Quantas vezes também nos dividimos assim?

Há dias em que somos prudentes e recolhidos. Em outros, a autoconfiança nos faz acreditar que nada poderá nos atingir. Oscilamos entre o medo e a coragem, entre a contenção e o impulso. Somos feitos dessas alternâncias.

O jogo avança até que algo inesperado acontece. O Geri mais reservado leva a mão ao peito e aparenta um mal-estar. A partida é interrompida. O adversário, até então seguro de si, abandona imediatamente a postura de quem dominava o jogo. A preocupação ocupa o lugar da euforia.

Essa cena me fez pensar que existe um ponto em que toda sensação de controle vacila. Basta que a fragilidade apareça para que nos lembremos da nossa condição humana. Nenhuma estratégia é maior do que a possibilidade da perda. Quando a vulnerabilidade entra em cena, até aquilo que parecia inabalável se reorganiza.

É justamente nesse instante que a partida muda de direção.
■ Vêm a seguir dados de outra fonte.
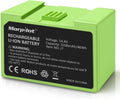14.4V 3200mAh i7 Replacement Battery for Roomba i and e Series - Long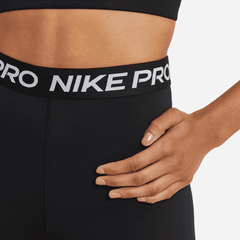 Quần ngắn thể thao chạy bộ nữ Nike Pro 365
Ao recuperar a dentadura, o Geri silencioso finalmente sorri.

Talvez ela seja apenas o prêmio do jogo.

Mas, enquanto assistia, não consegui deixar de pensar que aquela dentadura simbolizava algo maior. Ela não devolve apenas um sorriso. Ela devolve a possibilidade de o sujeito voltar a se apresentar ao mundo. Recupera sua expressão, sua dignidade, sua presença. Como se dissesse que, apesar das perdas, ainda existe algo em nós que merece permanecer vivo.
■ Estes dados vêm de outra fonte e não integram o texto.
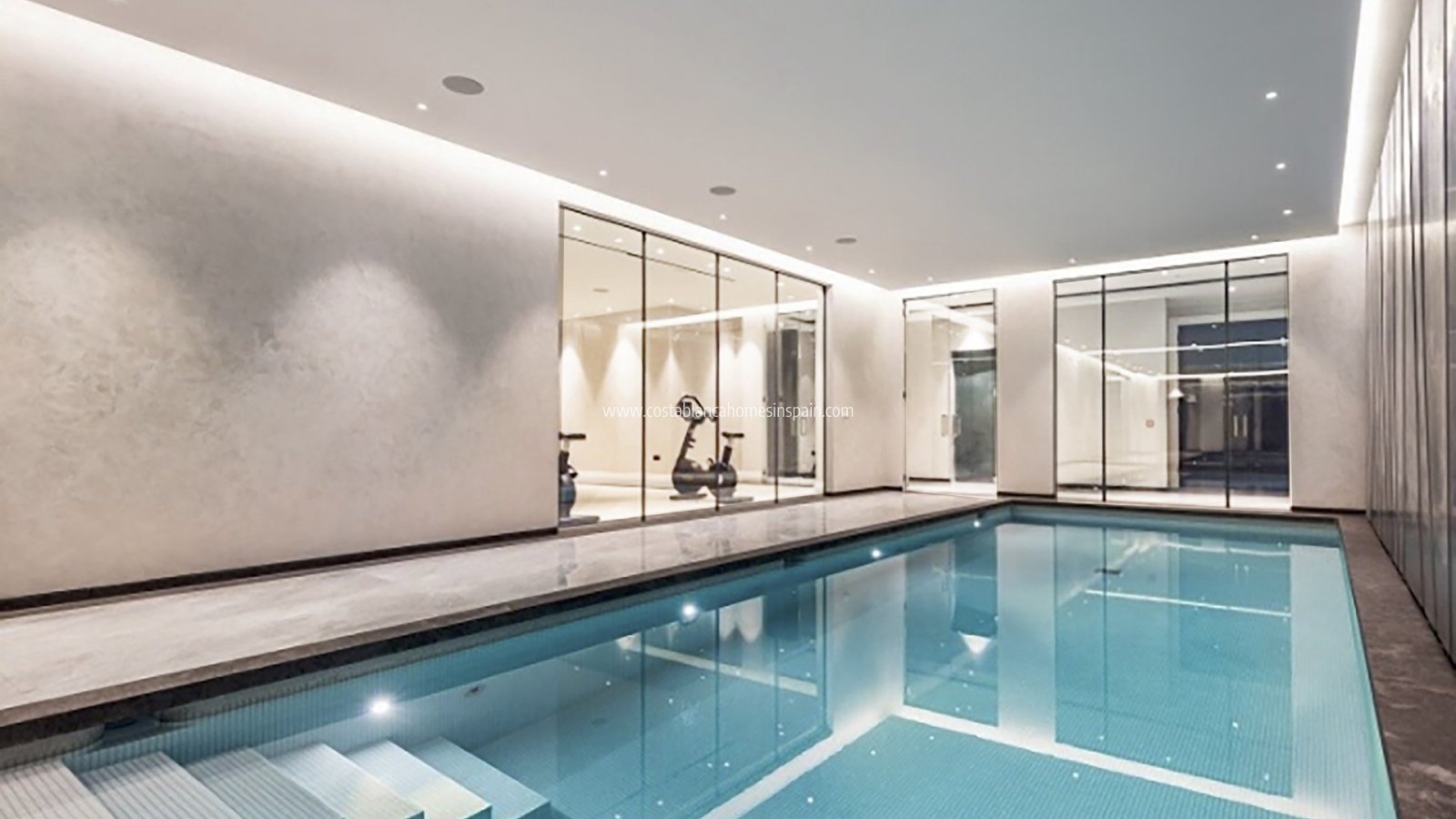 Nouvelle construction - Apartment - Relleu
Talvez a verdadeira disputa nunca tenha sido pela vitória, mas pela preservação desse lugar interno que continua capaz de desejar, de brincar, de criar estratégias e de sorrir.
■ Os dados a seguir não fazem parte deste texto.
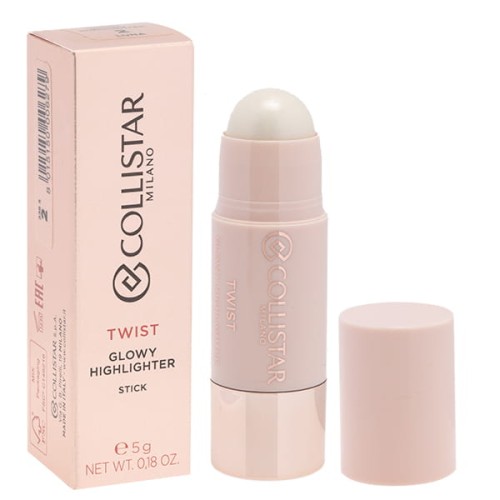 COLLISTAR TWIST GLOWY HIGHLIGHTER 02 LUNA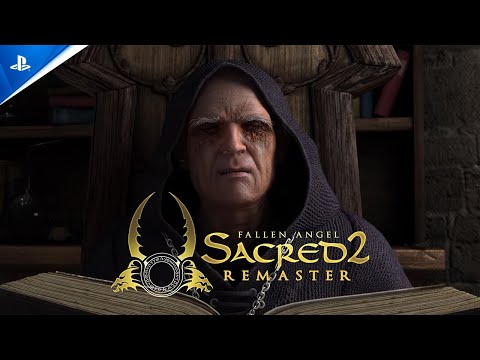 Sacred 2 Remaster (PS5)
Nem sempre venceremos nossas batalhas internas. Às vezes, seremos dominados pelo medo. Em outras, pela impulsividade, pela ansiedade ou pela tristeza. O conflito faz parte da experiência humana.

O que talvez não possamos perder é aquilo que nos permite continuar sendo nós mesmos.

Talvez a pergunta nunca tenha sido quem venceu a partida.

A verdadeira pergunta é: o que, dentro de nós, precisa ser preservado para que continuemos existindo com dignidade?

Cada pessoa possui a sua "dentadura".

Para alguns, ela tem o rosto de um filho ou de um neto. Para outros, é uma amizade, uma memória, uma vocação, um trabalho construído com sentido, uma fé que resistiu às tempestades ou um sonho que se recusou a morrer.

Não importa exatamente o que seja.

Importa reconhecê-lo antes que as perdas nos convençam de que já não vale a pena continuar.

Esta não pretende ser uma interpretação definitiva do curta. É apenas a leitura que ele despertou em mim.

Talvez você encontre outra.

E é justamente aí que reside a beleza das boas histórias: elas não terminam quando a tela escurece. Continuam vivendo em quem se permite escutá-las.

Este é um convite à reflexão sobre os muitos atravessamentos da experiência humana. Embora minha trajetória clínica seja profundamente marcada pela escuta de mulheres em situação de violência, acredito que escutar é, antes de tudo, um compromisso com o ser humano. Talvez seja esse também o sentido dos Rascunhos de Escuta: encontrar, nas histórias mais simples, perguntas que continuam nos acompanhando muito depois que elas terminam.